**THE TASK**
Pictures aside, every line of the listing should be given again exactly.

**ENTRIES PROVIDED**
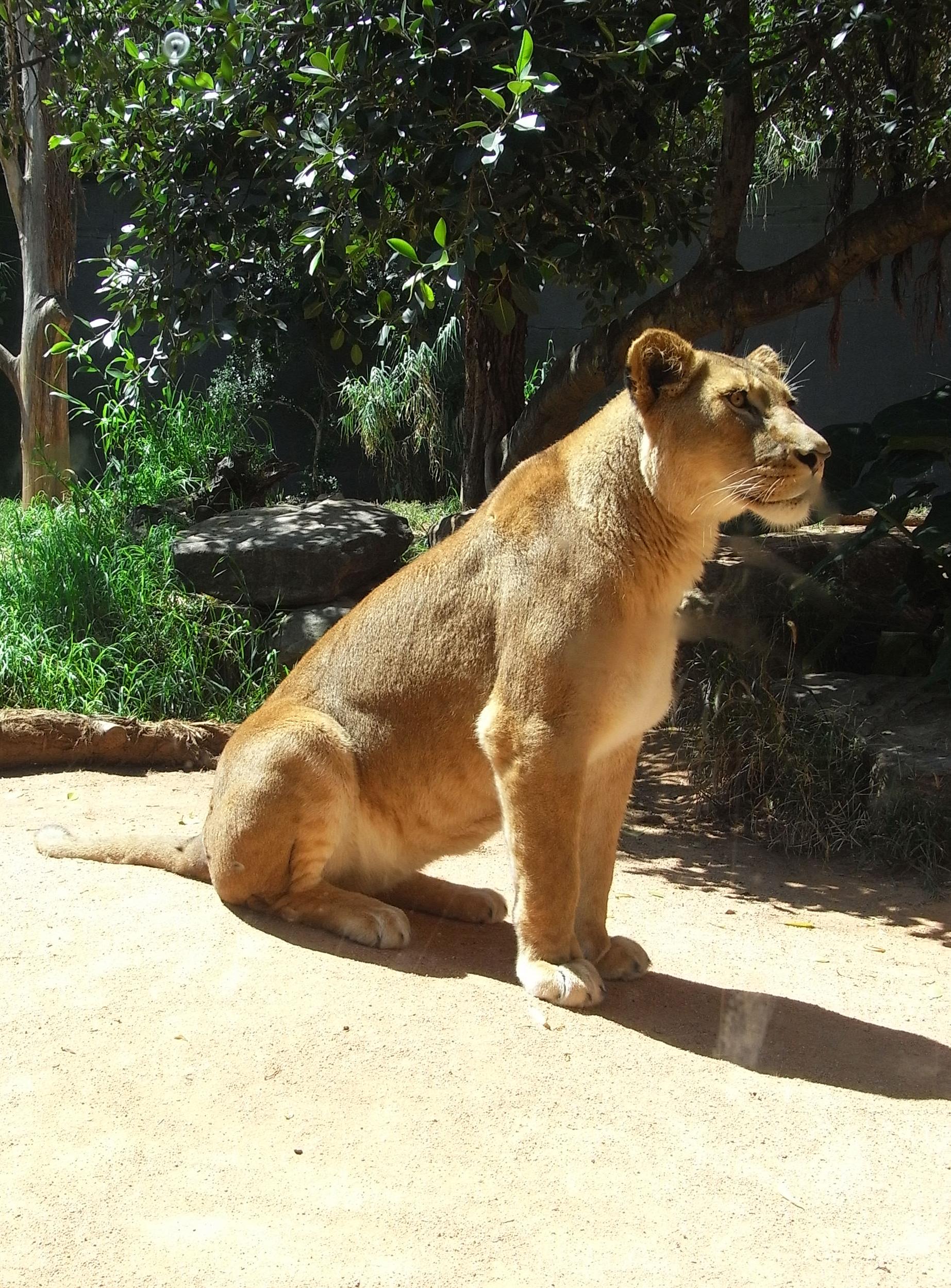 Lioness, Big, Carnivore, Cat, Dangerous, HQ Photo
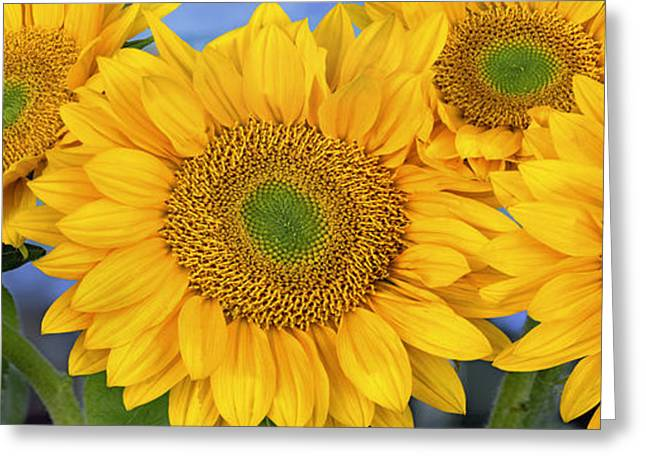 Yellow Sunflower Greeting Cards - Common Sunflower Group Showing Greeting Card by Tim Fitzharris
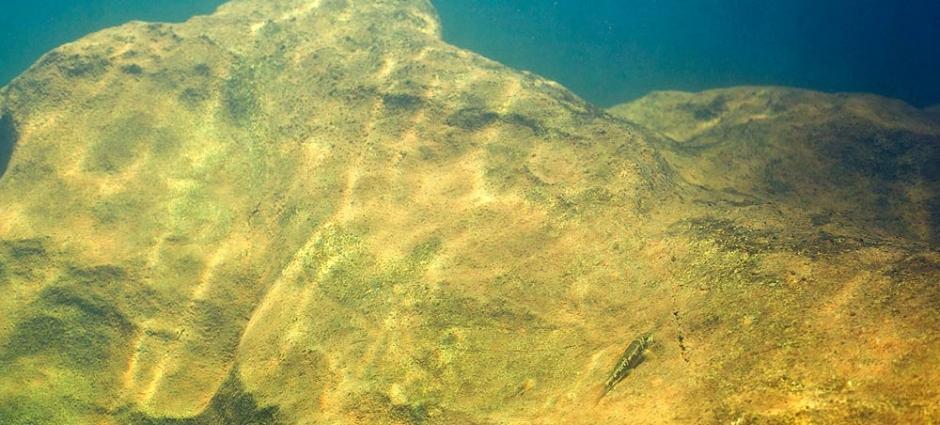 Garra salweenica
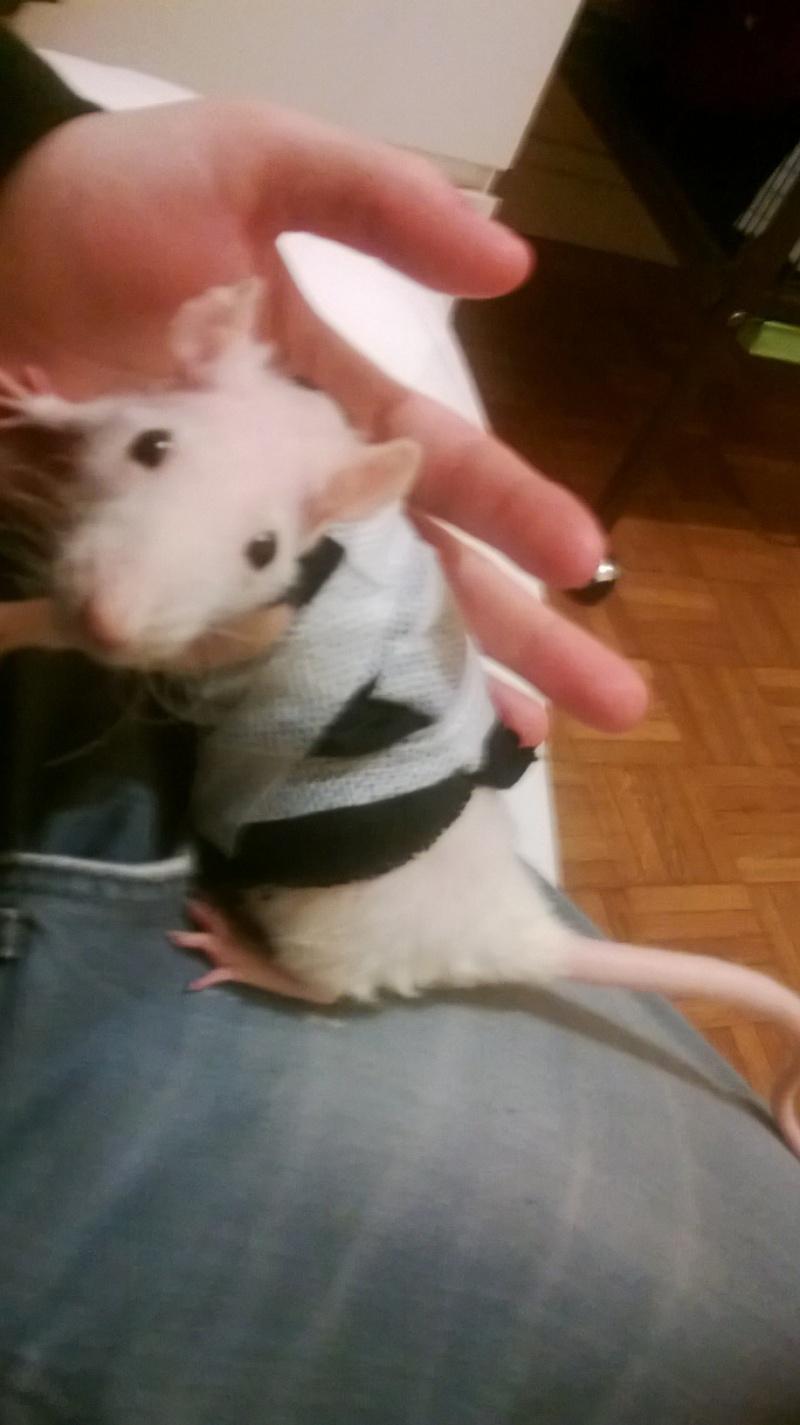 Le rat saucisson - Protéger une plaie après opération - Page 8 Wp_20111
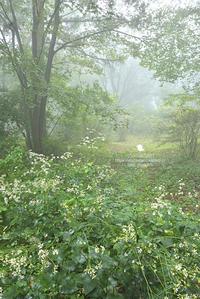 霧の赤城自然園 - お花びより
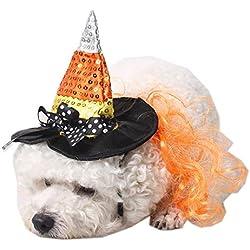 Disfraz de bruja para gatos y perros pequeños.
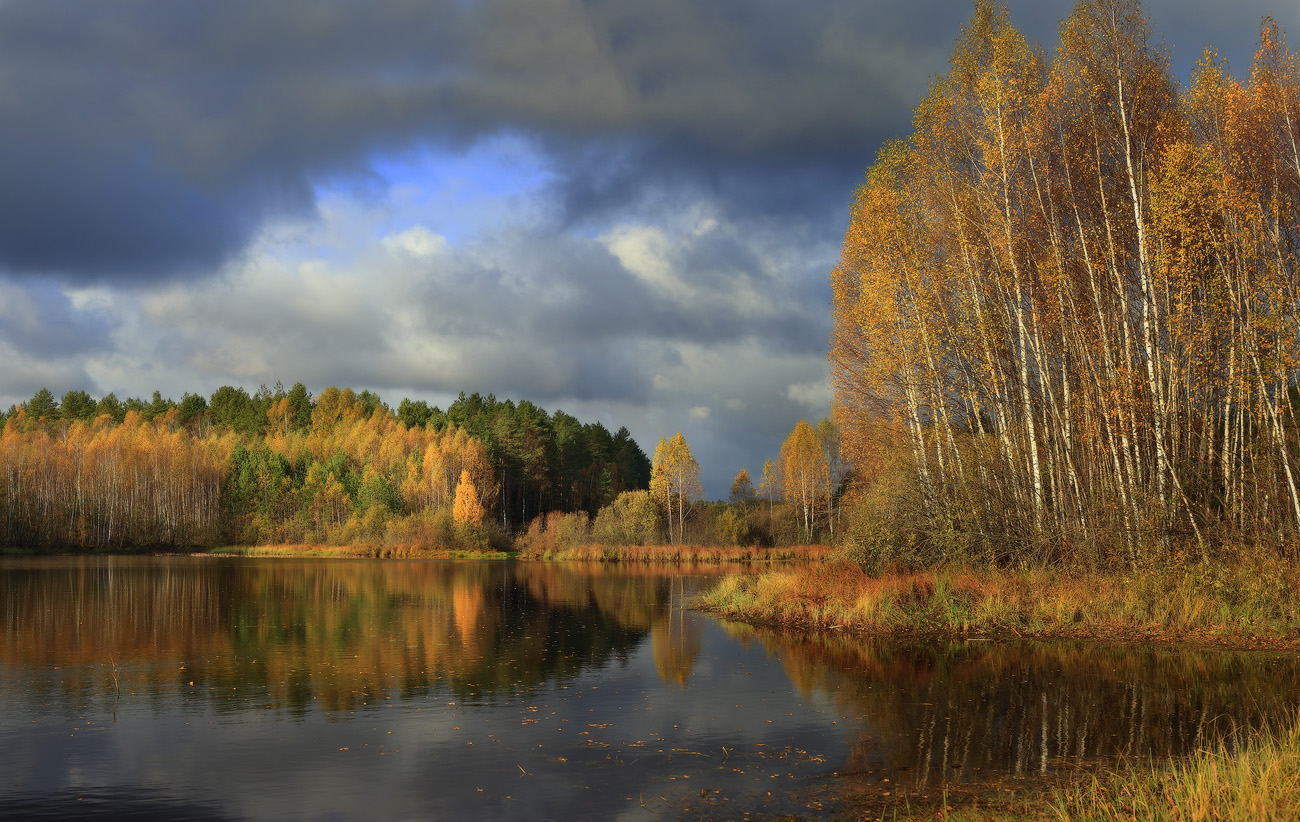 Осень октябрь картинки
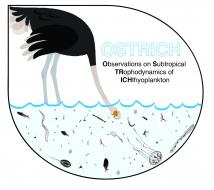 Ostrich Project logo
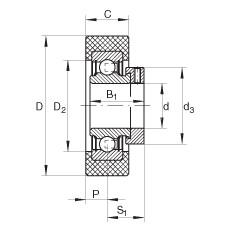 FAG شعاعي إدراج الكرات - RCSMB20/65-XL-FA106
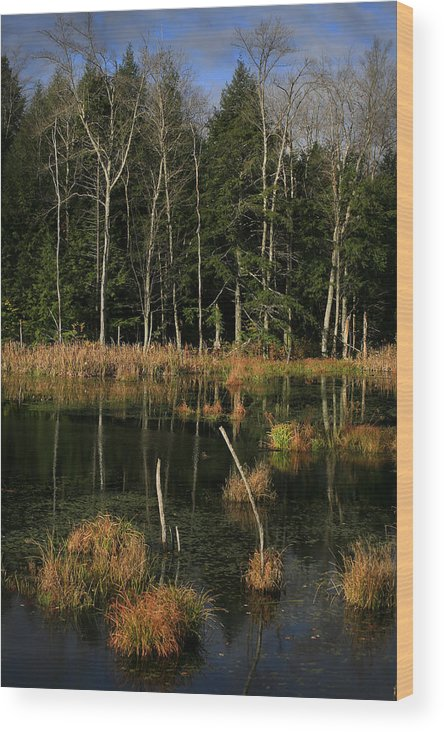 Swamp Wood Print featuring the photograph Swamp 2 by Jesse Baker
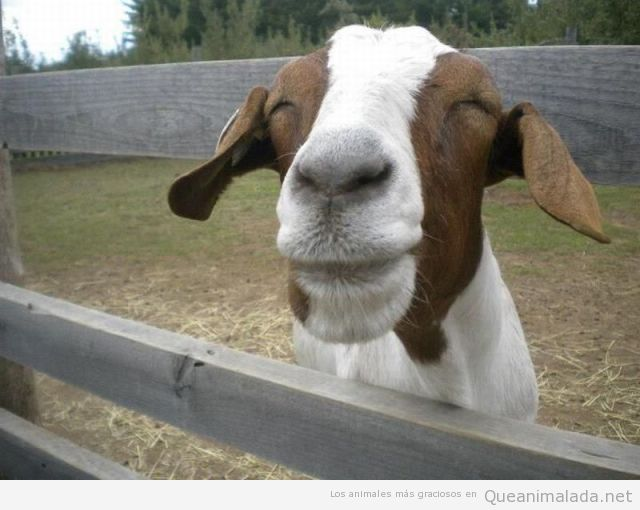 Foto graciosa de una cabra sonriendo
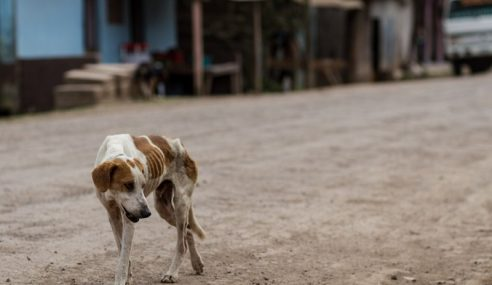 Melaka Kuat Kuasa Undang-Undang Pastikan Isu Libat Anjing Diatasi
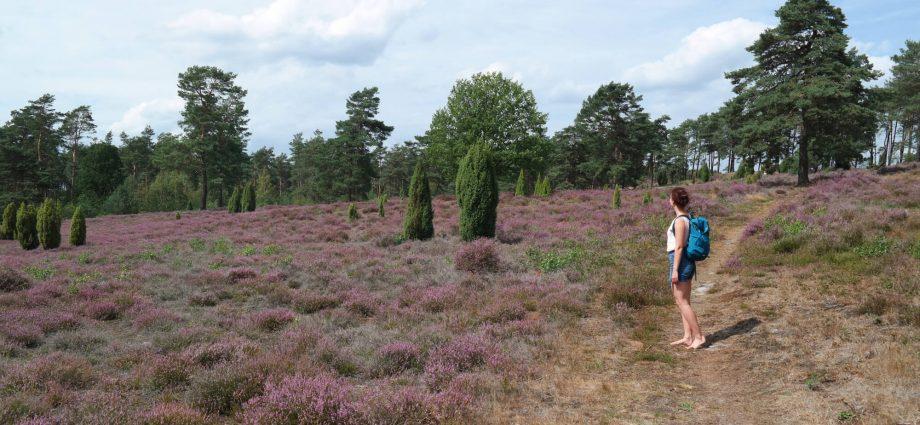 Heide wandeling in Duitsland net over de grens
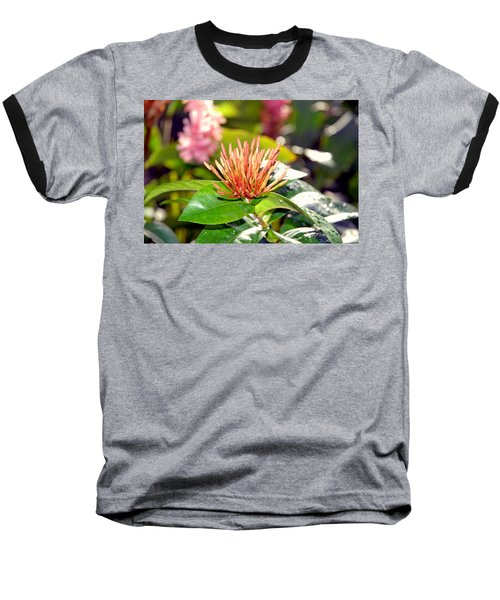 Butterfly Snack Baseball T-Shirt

**RESULT**
 Lioness, Big, Carnivore, Cat, Dangerous, HQ Photo
 Yellow Sunflower Greeting Cards - Common Sunflower Group Showing Greeting Card by Tim Fitzharris
 Garra salweenica
 Le rat saucisson - Protéger une plaie après opération - Page 8 Wp_20111
 霧の赤城自然園 - お花びより
 Disfraz de bruja para gatos y perros pequeños.
 Осень октябрь картинки
 Ostrich Project logo
 FAG شعاعي إدراج الكرات - RCSMB20/65-XL-FA106
 Swamp Wood Print featuring the photograph Swamp 2 by Jesse Baker
 Foto graciosa de una cabra sonriendo
 Melaka Kuat Kuasa Undang-Undang Pastikan Isu Libat Anjing Diatasi
 Heide wandeling in Duitsland net over de grens
 Butterfly Snack Baseball T-Shirt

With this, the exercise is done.